HUNTSVILLE, Texas — White supremacist gang member Lawrence Russell Brewer was executed Wednesday evening for the infamous 1998 dragging death of James Byrd Jr., a black man from East Texas.
Byrd, 49, was chained to the back of a pickup and pulled to his death along a bumpy asphalt road in one of the most grisly hate-crime murders in recent Texas history.
Brewer, 44, was asked whether he had any final words, to which he replied: “No. I have no final statement.” He glanced at his parents watching through a nearby window, took several deep breaths and closed his eyes. A single tear hung on the edge of his right eye as he was pronounced dead at 6:21 p.m., 10 minutes after the lethal drugs began flowing into his arms, both covered with intricate black tattoos.

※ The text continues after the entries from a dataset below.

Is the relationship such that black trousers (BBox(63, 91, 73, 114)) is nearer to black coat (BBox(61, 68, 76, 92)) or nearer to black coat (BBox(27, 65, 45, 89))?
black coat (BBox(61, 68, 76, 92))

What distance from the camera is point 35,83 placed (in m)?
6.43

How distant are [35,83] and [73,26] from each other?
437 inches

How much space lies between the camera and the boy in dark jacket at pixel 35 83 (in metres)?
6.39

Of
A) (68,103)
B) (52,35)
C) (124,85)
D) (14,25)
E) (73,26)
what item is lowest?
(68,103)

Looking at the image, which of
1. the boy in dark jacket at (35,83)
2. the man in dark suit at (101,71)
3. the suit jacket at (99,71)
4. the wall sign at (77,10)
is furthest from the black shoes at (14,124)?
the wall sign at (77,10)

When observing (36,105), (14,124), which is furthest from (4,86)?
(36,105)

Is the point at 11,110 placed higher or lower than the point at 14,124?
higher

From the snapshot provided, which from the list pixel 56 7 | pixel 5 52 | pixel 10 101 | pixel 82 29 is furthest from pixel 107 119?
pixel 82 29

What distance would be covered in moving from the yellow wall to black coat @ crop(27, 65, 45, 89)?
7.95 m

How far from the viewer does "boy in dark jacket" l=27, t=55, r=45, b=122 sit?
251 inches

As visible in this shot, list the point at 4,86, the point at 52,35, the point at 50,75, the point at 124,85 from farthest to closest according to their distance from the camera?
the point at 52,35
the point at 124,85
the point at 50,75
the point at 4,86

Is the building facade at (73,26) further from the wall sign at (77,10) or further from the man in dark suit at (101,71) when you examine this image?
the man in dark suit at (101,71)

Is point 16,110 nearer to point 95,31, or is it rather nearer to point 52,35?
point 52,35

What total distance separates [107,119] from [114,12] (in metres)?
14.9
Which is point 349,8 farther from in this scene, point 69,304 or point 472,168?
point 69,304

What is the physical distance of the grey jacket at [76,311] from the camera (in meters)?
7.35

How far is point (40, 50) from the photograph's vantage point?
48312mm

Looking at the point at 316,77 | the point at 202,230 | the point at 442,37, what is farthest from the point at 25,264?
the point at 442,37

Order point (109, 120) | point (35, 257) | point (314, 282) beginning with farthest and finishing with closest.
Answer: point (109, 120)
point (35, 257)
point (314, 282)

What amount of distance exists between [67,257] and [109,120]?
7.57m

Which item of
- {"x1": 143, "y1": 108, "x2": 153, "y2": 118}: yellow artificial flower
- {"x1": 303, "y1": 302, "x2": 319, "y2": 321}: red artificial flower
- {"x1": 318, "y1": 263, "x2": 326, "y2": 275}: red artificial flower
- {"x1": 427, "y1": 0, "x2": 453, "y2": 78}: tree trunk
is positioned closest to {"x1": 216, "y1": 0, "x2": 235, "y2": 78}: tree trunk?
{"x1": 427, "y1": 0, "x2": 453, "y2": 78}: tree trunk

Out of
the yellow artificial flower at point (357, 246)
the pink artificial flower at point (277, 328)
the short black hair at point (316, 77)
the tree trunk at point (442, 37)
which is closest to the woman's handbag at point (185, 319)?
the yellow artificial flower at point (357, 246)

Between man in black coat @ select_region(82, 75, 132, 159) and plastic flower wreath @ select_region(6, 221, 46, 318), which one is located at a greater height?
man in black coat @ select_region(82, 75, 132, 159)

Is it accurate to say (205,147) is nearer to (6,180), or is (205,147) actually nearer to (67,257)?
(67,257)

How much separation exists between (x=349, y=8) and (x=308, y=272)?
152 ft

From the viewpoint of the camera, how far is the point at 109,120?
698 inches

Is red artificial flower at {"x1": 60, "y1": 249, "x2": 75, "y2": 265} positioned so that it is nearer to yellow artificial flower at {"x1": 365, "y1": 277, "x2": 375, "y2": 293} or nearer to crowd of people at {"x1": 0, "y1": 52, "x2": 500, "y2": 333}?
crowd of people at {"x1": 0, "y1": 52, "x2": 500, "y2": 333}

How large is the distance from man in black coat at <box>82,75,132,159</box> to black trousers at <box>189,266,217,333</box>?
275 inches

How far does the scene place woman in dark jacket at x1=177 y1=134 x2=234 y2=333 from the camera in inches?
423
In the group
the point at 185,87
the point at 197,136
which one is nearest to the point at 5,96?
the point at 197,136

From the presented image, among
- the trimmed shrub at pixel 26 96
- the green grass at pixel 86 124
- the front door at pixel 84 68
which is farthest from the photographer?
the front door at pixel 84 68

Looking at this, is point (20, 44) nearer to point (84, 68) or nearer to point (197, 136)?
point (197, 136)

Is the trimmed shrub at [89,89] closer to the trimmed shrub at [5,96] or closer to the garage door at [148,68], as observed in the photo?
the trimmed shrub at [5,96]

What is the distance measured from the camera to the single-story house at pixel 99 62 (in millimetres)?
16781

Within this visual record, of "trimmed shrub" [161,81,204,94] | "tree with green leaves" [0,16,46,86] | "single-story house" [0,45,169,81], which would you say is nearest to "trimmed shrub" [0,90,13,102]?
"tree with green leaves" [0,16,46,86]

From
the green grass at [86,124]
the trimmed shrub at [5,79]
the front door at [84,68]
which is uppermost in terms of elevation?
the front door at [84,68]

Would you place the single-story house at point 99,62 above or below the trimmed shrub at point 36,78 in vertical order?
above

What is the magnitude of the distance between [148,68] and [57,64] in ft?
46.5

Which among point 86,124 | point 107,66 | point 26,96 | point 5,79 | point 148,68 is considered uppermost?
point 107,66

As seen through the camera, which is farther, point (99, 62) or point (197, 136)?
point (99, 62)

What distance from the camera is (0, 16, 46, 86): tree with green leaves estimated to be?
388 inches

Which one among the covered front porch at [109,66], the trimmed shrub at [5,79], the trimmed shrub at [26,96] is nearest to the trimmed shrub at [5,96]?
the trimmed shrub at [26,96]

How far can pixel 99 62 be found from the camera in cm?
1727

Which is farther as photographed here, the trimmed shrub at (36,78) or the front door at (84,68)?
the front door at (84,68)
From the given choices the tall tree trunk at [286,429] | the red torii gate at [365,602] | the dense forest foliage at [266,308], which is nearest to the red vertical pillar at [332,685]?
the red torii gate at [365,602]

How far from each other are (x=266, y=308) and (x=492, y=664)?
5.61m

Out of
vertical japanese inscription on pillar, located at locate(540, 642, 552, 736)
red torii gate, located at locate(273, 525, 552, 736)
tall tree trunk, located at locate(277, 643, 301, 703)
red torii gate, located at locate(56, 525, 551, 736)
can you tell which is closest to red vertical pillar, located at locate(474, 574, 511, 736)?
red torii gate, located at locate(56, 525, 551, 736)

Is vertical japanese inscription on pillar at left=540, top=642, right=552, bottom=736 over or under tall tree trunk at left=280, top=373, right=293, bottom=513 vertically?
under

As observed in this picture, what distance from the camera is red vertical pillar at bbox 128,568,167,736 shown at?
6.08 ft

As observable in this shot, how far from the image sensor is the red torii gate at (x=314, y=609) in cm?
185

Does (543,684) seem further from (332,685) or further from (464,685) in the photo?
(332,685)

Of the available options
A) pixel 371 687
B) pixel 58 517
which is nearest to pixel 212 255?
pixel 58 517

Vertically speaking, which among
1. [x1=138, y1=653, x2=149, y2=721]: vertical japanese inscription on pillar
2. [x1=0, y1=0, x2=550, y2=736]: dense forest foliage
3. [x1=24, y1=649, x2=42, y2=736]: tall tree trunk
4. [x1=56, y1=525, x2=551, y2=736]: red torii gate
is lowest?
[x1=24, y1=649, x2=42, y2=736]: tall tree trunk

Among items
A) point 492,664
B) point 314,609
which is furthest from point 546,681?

Byrd’s sisters also were among the witnesses in an adjacent room.
“Hopefully, today’s execution of Brewer can remind all of us that racial hatred and prejudice leads to terrible consequence for the victim, the victim’s family, for the perpetrator and for the perpetrator’s family,” said Clara Taylor, one of Byrd’s sisters.
She called the punishment “a step in the right direction.”
“We’re making progress,” Taylor said. “I know he was guilty, so I have no qualms about the death penalty.”
Appeals to the courts for Brewer were exhausted, and no last-day attempts to save his life were filed.
Besides Brewer, John William King, now 36, also was convicted of capital murder and sent to death row for Byrd’s death, which shocked the nation for its brutality. King’s conviction and death sentence remain under appeal. A third man, Shawn Berry, 36, received a life sentence in prison.
“One down and one to go,” Billy Rowles, the retired Jasper County sheriff who first investigated the horrific scene, said. “That’s kind of cruel, but that’s reality.”